Justice is not merely the application of logic to a human legal code, whether it be that of Hammurabi in 1776 BCE, the Brehon Laws of the Celts or the Constitution of the USA.  Justice is not about judging human behavior but about nudging human behavior into alignment with love.

 

(B) The Stages of Culpability

I’ve traced for myself over the years what I consider to be the development of the notion of culpability throughout the Judeo/Christian scriptures.  I see it evolving in seven great stages.  The first stage is what I call, “passing the apple.”  It is Adam and Eve sinning and neither of them taking responsibility.  Adam, when he’s caught blames his wife.  His wife blames the serpent.  The serpent blames God for creating him.  So, nobody is taking responsibility.  That’s stage one in the evolution of a notion of culpability.

Stage two is that God then punishes everybody.  Augustine will articulate this as follows: “Because of that first sin, our will is weakened, our intellect is darkened and our bodies are subjected to sickness and ultimately to death.”  So, for this one sin, God is going to punish everybody.

Stage three is the notion of the scapegoat.  When the people of Israel were in exile in the desert, once a year all of the people would come individually to Aaron, who was the high priest, and confess their individual sins.  Then Aaron would take a goat from the herd and impose hands upon it while passing the sins of the entire group on to the goat. Then he would hunt it off into the desert.  Hence the origin of the word scapegoat.

Stage four was when God repented of the vastness and viciousness of his vengeance and decided to scale it back some.  Henceforth, he was only going to punish the sins of the parents to the third and fourth generation.  What a benign and compassionate God!  He was only going to punish the great-grandchildren not the great-great-grandchildren.

Stage five came about 600 years before Jesus with two great Hebrew prophets, Jeremiah and Ezekiel who were practically contemporaries of each other.  They quoted an old Hebrew proverb that said: “The fathers have eaten sour grapes and the children’s teeth are set on edge.”  Both prophets now declared: “No longer will this proverb be true. No longer will the children’s teeth be set on edge because the parents had eaten sour grapes.  Henceforth, everybody is responsible for his own sin.”  It may feel that that was the culmination and that it couldn’t get any better.  But there are two stages beyond that and they are articulated by Jesus – the first one in his teaching and the second one in his life.

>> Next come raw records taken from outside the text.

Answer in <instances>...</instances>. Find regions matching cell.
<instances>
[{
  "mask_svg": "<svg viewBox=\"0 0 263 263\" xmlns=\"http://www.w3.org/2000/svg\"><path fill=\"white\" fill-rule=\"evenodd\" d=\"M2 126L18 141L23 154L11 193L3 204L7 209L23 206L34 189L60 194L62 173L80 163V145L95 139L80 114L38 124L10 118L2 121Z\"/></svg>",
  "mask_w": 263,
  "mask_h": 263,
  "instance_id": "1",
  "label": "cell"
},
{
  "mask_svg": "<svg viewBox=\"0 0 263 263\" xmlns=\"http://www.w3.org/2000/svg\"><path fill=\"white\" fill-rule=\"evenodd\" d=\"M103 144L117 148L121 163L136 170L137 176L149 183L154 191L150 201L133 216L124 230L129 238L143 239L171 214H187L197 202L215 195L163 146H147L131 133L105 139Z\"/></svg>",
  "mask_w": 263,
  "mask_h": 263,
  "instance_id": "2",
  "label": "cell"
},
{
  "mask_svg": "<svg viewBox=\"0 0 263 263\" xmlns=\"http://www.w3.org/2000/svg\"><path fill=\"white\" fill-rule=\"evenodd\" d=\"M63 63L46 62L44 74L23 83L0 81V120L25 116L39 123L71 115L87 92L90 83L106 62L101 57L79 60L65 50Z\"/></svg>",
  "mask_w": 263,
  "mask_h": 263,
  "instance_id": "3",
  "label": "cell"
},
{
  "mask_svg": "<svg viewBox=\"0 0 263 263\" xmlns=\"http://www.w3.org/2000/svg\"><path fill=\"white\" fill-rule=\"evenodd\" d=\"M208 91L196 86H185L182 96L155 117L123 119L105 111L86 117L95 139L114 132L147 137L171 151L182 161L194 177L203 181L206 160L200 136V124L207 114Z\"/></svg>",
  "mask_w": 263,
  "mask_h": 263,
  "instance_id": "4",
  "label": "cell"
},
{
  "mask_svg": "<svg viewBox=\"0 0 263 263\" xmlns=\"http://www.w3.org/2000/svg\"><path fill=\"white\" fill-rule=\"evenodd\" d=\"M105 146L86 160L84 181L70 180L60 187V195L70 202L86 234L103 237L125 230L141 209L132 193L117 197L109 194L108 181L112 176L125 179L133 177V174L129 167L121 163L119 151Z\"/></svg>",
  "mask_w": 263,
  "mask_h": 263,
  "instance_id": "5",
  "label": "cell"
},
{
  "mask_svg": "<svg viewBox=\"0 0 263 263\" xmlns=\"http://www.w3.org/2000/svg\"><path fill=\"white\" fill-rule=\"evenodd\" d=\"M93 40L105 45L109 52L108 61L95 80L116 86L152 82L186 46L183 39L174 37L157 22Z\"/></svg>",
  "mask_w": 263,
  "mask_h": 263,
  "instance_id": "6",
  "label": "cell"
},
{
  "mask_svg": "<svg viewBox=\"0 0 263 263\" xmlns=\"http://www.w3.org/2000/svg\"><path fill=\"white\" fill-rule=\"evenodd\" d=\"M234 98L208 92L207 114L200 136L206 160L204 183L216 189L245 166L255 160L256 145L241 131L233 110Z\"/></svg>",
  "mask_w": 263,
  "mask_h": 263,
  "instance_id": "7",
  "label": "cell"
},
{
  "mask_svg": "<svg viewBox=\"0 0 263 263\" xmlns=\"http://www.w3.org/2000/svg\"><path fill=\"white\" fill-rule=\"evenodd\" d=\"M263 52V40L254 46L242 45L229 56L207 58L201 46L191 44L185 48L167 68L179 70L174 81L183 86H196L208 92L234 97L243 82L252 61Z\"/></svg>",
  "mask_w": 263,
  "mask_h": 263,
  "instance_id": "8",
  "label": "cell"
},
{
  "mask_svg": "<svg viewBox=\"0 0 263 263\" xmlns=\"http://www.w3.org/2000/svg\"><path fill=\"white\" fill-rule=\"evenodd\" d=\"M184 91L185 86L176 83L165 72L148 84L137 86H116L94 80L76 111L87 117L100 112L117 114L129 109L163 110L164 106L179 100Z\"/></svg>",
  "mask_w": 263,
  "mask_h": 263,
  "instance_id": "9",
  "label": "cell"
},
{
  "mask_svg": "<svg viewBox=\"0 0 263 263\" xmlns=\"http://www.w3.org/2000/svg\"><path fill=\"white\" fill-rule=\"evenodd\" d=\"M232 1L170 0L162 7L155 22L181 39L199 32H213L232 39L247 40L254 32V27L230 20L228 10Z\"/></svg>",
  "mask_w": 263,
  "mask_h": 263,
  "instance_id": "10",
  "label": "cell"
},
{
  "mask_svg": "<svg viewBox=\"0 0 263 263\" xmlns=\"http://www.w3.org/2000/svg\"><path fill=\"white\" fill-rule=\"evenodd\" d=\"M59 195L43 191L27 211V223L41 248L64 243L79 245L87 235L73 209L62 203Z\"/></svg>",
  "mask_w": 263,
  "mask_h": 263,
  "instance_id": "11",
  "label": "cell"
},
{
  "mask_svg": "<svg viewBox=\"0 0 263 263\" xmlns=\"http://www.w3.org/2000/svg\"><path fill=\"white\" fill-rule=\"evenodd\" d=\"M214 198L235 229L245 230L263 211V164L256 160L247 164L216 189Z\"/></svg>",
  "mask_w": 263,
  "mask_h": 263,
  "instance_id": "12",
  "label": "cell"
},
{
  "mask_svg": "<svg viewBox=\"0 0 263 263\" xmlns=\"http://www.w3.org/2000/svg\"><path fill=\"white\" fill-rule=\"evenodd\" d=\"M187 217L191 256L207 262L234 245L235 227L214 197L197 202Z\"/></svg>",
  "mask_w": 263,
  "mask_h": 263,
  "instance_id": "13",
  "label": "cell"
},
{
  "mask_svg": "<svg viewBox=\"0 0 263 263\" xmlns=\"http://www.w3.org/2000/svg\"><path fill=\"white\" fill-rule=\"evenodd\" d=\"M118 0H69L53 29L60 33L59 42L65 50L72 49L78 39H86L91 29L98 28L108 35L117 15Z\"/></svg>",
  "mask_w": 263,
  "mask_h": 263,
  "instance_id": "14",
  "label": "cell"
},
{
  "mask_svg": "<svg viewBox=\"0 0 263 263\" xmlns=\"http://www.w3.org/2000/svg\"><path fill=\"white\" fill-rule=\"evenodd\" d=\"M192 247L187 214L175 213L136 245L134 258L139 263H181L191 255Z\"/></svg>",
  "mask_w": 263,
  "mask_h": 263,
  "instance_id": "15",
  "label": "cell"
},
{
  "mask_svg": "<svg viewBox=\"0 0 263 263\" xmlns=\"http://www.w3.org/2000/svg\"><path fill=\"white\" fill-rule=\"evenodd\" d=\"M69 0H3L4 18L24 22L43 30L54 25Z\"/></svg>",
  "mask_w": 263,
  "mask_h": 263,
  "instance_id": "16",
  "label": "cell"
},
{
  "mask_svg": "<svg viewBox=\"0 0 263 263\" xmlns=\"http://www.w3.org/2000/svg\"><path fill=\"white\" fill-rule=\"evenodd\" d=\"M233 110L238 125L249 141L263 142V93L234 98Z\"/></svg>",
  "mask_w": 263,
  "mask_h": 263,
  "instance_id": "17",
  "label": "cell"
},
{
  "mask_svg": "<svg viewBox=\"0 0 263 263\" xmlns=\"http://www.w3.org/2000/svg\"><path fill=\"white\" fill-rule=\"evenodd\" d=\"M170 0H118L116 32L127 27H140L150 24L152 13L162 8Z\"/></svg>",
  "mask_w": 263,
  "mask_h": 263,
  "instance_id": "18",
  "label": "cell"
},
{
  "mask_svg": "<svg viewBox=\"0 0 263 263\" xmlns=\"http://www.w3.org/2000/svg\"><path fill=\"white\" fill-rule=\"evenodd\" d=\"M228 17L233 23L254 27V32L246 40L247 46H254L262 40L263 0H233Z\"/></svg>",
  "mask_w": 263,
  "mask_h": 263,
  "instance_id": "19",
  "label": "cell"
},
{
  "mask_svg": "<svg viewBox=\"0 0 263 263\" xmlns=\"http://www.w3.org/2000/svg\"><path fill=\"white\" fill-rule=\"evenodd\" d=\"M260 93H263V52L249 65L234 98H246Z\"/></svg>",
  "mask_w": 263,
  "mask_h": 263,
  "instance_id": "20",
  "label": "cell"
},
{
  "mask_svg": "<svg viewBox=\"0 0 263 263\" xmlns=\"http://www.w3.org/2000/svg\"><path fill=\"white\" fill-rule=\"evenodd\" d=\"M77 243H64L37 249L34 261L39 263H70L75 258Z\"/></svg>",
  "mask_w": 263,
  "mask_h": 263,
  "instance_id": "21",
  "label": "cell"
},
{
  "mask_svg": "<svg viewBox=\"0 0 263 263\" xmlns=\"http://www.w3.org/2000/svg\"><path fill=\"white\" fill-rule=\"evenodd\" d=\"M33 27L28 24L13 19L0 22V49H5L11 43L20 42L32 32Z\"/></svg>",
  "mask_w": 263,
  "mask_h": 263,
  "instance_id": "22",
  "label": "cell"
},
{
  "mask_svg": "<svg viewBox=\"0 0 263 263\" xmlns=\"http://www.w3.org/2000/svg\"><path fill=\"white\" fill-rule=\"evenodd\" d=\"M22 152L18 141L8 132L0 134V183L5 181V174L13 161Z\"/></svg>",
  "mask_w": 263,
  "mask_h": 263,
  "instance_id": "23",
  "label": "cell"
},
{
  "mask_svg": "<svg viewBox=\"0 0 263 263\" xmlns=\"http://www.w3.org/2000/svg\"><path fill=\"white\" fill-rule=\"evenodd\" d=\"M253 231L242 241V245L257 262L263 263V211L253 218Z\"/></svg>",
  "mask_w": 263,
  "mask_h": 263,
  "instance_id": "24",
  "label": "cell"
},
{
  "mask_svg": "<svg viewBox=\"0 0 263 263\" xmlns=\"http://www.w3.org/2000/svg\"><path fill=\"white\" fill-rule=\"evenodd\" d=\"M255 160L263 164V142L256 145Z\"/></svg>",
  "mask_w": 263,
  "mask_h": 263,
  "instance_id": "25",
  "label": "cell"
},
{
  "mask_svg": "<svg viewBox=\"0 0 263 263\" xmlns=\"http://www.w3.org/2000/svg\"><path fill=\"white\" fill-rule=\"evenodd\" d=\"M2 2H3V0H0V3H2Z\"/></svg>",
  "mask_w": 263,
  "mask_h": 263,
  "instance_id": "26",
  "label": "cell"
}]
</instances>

So here is stage six: Jesus pointed out to the religious, self-righteous of his time, “Woe to you scribes and Pharisees; you bind heavy loads and place them on people’s shoulders, but you won’t lift a single finger to help them!”  Therefore, authorities who make burdensome, unjust or unnecessary laws are partially responsible for ordinary people’s inability to keep them.

The final stage was not so much what Jesus had to say about things as what he did about things.  Here was a man without personal sin, and lived his life in total alignment with God, but made a vow to dedicate himself to being responsible to, not responsible for, but being responsible to the sins of the world.  He would take every situation he encountered and respond to it with love. That’s as moral, as compassionate and as courageous as it gets.